En el ciclismo en pista, la posición aerodinámica es uno de los factores más determinantes del rendimiento. A diferencia de la carretera, donde el terreno varía y los ciclistas pueden aprovechar el rebufo continuamente, en el velódromo las velocidades son altas y constantes, y la resistencia del aire representa la gran mayoría de la resistencia total al movimiento. Mejorar la posición puede traducirse directamente en décimas o incluso segundos en pruebas cronometradas.
Manillar bajo: la base de la posición
En las bicicletas de pista de competición, el manillar (generalmente en forma de cuerno de toro o con extensiones de contrarreloj) se coloca más bajo que el sillín. Esta disposición obliga al torso a inclinarse hacia adelante y hacia abajo, reduciendo la sección frontal que ofrece el ciclista al viento.
En el velódromo no hay necesidad de levantar la vista para anticipar cambios de terreno o maniobras de descenso como en carretera, lo que permite llevar la cabeza en una posición mucho más baja sin comprometer la seguridad.
Espalda plana y paralela al suelo
El objetivo de la espalda es quedar lo más horizontal y plana posible. Una espalda curvada (joroba) aumenta la sección frontal y crea turbulencias adicionales. Para lograr la espalda plana:
- La cadera debe rotar hacia adelante (anteversión pélvica), no quedar bloqueada en posición neutra.
- El núcleo abdominal debe estar activado para sostener la postura sin tensión excesiva en la zona lumbar.
- Los hombros se mantienen relajados, no encogidos hacia las orejas.
Codos hacia dentro
Con los codos apuntando hacia los costados del cuerpo (en lugar de abiertos hacia fuera), se reduce el ancho de los brazos y, por tanto, la sección lateral. Los codos casi deben tocar los costados del torso. Esta posición requiere flexibilidad en los hombros y práctica para mantenerla durante esfuerzos intensos.
Cabeza baja
La cabeza representa una superficie significativa. En posición aerodinámica de pista, la mirada va hacia adelante pero la cabeza se mantiene baja, en la prolongación de la línea de la espalda. Levantar la cabeza para mirar a los rivales es inevitable en las pruebas tácticas, pero en las cronometradas se minimiza al máximo.

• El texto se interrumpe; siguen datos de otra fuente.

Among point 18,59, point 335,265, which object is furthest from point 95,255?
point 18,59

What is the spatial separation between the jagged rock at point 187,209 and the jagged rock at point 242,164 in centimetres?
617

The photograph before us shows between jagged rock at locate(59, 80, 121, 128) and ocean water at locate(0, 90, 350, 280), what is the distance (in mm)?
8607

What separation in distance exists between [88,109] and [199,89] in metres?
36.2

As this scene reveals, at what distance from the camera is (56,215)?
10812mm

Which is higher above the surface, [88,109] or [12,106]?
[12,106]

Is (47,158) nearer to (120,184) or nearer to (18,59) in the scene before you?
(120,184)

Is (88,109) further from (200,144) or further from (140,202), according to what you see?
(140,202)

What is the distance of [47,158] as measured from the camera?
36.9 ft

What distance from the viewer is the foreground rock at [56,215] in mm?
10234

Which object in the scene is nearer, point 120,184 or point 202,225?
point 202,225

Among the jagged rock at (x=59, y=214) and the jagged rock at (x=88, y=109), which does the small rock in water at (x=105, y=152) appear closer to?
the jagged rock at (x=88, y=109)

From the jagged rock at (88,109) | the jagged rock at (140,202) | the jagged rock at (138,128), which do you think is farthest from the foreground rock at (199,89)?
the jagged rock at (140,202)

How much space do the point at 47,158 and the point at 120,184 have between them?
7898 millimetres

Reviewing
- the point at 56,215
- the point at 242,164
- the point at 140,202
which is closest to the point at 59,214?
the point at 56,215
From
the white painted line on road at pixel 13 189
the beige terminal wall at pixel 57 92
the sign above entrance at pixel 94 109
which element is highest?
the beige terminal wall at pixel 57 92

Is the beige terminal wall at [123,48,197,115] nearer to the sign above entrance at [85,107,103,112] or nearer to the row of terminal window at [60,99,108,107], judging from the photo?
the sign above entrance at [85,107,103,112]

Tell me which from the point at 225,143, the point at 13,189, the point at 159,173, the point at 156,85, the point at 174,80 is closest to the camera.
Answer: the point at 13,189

Zapatillas fijas y transmisión rígida
Las bicicletas de pista usan piñón fijo y no tienen frenos convencionales. Esto tiene implicaciones para la posición: el pedaleo debe ser completamente circular y continuo, porque cualquier irregularidad en el pedalazo se transmite directamente a la rueda. Una posición incorrecta que comprometa la biomecánica del pedaleo (rodillas hacia fuera, caderas basculando) penaliza tanto la eficiencia como el control de la bicicleta.
Trabajar la posición aerodinámica en el velódromo debe hacerse de forma progresiva, aumentando gradualmente el tiempo en posición extrema para que los músculos del cuello, la espalda y los hombros se adapten.